_DESCRIPTION OF THE TASK_
A verbatim copy of the lines from the one with "Young present vote fraction: 56%." through the final line below is required; print it and nothing else.

_INPUT MATERIAL_

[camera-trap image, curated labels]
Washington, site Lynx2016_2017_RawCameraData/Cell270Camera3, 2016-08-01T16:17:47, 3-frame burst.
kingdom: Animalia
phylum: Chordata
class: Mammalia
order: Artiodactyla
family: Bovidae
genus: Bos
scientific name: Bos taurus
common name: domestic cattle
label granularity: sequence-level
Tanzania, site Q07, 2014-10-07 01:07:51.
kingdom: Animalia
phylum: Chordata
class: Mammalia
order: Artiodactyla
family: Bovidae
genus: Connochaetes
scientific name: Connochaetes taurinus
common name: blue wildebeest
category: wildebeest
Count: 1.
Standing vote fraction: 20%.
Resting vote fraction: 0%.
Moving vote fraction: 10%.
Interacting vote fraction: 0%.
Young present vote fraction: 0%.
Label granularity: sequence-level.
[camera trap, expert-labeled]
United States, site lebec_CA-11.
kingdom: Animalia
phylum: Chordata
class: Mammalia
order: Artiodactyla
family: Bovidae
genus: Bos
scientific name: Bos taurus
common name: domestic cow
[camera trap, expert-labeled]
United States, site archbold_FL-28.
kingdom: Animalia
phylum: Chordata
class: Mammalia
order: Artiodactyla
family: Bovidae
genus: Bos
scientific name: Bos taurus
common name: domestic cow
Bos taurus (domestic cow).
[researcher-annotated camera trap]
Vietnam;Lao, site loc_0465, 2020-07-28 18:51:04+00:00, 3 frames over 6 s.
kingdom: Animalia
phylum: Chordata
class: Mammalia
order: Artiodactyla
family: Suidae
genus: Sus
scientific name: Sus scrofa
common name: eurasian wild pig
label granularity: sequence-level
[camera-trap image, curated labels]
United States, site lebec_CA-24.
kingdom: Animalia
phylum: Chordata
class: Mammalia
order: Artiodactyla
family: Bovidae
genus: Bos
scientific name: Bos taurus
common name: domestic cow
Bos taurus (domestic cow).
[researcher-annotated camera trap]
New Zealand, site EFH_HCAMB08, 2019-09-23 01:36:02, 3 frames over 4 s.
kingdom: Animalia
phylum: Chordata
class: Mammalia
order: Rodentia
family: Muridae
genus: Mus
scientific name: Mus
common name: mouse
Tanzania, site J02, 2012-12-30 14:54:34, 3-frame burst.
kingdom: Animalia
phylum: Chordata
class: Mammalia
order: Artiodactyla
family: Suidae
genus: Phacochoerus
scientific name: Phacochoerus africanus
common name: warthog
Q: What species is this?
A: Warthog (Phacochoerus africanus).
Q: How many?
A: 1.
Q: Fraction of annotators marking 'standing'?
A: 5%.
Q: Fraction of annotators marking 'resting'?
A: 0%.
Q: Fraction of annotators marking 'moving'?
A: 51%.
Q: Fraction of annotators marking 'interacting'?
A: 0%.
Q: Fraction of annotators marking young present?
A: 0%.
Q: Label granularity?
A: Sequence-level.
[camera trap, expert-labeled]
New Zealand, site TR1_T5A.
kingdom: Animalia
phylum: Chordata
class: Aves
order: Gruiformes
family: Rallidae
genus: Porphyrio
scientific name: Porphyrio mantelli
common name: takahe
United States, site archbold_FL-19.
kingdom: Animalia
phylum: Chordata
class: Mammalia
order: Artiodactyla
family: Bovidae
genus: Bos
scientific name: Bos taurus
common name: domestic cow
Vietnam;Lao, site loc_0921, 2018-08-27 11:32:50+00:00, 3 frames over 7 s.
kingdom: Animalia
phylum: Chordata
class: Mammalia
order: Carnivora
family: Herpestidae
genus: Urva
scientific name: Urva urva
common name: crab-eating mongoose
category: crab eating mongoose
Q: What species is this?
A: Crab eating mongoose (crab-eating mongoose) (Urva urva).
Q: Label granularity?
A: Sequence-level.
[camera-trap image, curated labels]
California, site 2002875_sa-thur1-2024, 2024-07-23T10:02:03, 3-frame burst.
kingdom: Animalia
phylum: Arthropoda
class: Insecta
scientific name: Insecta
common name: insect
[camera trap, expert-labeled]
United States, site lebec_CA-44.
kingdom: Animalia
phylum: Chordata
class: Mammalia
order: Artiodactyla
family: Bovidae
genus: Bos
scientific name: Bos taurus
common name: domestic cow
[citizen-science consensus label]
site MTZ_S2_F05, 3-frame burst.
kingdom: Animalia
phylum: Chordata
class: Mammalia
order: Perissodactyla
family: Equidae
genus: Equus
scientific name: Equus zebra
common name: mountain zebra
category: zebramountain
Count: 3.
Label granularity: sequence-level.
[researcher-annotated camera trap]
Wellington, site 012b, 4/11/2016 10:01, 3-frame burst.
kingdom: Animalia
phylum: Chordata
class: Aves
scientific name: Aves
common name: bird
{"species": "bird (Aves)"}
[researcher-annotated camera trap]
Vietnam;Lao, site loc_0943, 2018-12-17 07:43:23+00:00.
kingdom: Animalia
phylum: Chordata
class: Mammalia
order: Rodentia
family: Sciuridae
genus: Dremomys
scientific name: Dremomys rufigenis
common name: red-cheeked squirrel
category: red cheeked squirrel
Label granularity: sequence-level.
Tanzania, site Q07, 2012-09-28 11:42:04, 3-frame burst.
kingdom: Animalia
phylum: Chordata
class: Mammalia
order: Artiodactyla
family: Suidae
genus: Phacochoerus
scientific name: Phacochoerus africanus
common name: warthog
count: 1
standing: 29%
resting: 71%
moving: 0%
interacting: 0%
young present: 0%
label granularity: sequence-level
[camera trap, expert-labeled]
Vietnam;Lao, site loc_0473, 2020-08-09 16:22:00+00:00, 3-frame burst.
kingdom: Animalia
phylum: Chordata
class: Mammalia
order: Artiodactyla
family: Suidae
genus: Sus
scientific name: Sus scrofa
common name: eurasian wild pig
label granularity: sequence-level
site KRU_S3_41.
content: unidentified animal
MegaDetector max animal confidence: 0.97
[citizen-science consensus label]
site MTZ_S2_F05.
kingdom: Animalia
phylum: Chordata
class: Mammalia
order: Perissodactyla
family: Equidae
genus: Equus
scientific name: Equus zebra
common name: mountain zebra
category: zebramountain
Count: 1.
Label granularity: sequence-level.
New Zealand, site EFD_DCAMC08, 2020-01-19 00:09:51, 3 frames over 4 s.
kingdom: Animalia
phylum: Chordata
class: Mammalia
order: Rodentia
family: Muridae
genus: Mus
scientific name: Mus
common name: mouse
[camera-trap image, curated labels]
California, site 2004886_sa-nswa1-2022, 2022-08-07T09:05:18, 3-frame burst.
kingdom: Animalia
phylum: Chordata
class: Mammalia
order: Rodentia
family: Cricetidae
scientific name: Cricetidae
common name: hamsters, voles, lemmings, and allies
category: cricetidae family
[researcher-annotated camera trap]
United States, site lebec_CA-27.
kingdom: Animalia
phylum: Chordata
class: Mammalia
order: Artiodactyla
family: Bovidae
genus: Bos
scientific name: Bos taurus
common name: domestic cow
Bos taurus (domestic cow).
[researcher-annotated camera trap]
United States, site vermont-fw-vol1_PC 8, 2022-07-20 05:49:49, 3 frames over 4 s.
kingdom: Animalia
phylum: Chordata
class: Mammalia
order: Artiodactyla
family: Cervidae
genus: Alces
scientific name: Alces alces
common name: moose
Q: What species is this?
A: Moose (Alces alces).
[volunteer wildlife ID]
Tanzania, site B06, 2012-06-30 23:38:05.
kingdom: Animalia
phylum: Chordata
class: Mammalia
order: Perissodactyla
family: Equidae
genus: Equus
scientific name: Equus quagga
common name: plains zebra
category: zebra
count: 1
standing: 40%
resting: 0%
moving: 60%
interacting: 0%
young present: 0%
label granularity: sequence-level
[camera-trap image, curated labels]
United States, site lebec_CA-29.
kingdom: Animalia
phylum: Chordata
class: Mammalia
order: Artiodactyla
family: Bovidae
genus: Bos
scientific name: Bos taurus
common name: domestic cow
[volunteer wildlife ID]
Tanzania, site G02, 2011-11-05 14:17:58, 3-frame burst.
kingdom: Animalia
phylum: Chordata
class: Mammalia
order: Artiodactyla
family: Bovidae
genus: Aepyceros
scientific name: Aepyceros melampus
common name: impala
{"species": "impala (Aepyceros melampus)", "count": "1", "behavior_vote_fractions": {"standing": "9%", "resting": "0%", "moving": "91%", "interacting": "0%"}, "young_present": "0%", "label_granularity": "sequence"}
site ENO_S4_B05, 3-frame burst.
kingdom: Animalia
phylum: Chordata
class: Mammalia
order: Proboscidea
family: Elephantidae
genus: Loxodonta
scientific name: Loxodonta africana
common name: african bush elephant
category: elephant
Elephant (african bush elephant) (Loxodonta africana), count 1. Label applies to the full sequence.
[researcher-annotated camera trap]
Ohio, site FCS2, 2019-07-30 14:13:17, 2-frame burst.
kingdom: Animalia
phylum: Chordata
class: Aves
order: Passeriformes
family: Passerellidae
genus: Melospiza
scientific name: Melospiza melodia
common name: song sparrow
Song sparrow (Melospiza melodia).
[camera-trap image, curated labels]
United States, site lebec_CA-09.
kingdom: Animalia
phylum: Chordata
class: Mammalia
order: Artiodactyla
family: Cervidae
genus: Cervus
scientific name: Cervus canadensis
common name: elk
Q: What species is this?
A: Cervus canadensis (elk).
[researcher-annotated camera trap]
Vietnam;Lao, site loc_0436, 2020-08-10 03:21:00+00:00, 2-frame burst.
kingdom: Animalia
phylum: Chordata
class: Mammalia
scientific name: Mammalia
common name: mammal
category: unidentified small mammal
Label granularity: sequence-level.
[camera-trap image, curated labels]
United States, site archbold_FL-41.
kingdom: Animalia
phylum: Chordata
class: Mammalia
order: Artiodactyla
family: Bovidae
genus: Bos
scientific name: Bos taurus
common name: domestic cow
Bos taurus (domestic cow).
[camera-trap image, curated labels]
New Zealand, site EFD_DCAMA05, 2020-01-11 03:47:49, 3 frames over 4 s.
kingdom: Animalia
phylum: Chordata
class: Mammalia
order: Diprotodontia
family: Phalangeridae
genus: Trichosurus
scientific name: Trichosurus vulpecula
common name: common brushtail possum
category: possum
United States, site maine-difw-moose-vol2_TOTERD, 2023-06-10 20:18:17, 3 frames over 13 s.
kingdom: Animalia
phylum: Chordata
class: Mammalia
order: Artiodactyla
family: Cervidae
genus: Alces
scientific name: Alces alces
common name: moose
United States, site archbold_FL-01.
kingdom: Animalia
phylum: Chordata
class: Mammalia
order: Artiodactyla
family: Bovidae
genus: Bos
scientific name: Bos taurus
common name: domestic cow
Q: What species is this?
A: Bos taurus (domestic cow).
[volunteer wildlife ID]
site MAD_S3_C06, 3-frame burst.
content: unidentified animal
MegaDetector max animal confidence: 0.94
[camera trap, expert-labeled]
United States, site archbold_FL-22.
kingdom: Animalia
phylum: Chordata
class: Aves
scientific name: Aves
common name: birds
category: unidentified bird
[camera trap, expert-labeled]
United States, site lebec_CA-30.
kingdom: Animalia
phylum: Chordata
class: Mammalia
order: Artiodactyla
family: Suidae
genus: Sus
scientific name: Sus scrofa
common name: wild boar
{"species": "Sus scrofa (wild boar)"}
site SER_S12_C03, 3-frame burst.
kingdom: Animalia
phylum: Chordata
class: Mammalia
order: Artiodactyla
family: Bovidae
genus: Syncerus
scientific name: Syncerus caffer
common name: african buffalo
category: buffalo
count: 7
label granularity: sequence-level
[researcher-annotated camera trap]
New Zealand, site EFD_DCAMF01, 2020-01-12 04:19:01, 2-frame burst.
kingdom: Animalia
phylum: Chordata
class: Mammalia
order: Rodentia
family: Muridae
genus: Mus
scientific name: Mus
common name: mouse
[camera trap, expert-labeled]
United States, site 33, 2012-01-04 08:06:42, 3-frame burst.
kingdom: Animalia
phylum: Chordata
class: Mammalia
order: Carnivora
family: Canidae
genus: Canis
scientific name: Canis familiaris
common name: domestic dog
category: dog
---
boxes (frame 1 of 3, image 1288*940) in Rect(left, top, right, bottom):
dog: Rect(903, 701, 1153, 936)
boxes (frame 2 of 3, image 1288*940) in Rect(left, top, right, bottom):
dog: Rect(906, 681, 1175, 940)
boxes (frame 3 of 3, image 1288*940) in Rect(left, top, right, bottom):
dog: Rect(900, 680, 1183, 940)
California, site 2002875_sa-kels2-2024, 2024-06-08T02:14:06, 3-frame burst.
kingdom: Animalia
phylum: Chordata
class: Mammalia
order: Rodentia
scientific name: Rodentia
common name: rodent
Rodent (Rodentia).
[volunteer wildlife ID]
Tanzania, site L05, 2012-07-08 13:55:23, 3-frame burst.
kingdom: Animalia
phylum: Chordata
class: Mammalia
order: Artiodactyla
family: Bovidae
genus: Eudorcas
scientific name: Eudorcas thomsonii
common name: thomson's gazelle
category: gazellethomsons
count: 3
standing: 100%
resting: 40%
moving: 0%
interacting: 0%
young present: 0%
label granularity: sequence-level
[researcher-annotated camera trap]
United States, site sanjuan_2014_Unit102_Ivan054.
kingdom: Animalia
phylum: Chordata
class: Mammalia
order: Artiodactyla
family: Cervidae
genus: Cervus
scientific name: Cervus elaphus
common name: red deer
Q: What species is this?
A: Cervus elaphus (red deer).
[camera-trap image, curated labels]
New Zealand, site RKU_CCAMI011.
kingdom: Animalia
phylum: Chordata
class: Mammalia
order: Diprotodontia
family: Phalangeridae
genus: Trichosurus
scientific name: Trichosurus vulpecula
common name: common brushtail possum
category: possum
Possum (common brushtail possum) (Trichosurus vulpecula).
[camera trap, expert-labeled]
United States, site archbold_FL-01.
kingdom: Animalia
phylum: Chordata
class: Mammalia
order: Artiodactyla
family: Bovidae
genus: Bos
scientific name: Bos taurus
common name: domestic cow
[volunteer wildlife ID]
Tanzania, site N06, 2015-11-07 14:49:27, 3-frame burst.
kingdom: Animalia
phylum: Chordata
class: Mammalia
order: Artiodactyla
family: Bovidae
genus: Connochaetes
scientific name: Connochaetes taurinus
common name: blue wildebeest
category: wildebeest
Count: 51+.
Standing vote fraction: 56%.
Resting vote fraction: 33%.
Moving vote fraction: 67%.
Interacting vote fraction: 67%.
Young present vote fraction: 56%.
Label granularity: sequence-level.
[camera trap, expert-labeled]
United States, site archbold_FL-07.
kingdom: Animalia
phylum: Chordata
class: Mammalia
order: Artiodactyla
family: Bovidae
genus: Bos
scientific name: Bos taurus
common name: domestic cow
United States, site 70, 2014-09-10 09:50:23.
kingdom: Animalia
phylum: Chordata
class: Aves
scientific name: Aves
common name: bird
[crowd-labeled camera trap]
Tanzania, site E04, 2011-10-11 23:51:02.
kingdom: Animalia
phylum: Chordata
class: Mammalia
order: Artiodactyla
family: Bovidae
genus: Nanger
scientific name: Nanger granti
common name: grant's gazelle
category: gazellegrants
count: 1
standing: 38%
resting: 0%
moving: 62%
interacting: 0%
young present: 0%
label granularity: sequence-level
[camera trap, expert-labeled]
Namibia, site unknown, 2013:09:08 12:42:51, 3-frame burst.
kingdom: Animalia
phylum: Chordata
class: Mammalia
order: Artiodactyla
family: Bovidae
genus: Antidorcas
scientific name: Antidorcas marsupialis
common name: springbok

_TASK SOLUTION_
Young present vote fraction: 56%.
Label granularity: sequence-level.
[camera trap, expert-labeled]
United States, site archbold_FL-07.
kingdom: Animalia
phylum: Chordata
class: Mammalia
order: Artiodactyla
family: Bovidae
genus: Bos
scientific name: Bos taurus
common name: domestic cow
United States, site 70, 2014-09-10 09:50:23.
kingdom: Animalia
phylum: Chordata
class: Aves
scientific name: Aves
common name: bird
[crowd-labeled camera trap]
Tanzania, site E04, 2011-10-11 23:51:02.
kingdom: Animalia
phylum: Chordata
class: Mammalia
order: Artiodactyla
family: Bovidae
genus: Nanger
scientific name: Nanger granti
common name: grant's gazelle
category: gazellegrants
count: 1
standing: 38%
resting: 0%
moving: 62%
interacting: 0%
young present: 0%
label granularity: sequence-level
[camera trap, expert-labeled]
Namibia, site unknown, 2013:09:08 12:42:51, 3-frame burst.
kingdom: Animalia
phylum: Chordata
class: Mammalia
order: Artiodactyla
family: Bovidae
genus: Antidorcas
scientific name: Antidorcas marsupialis
common name: springbok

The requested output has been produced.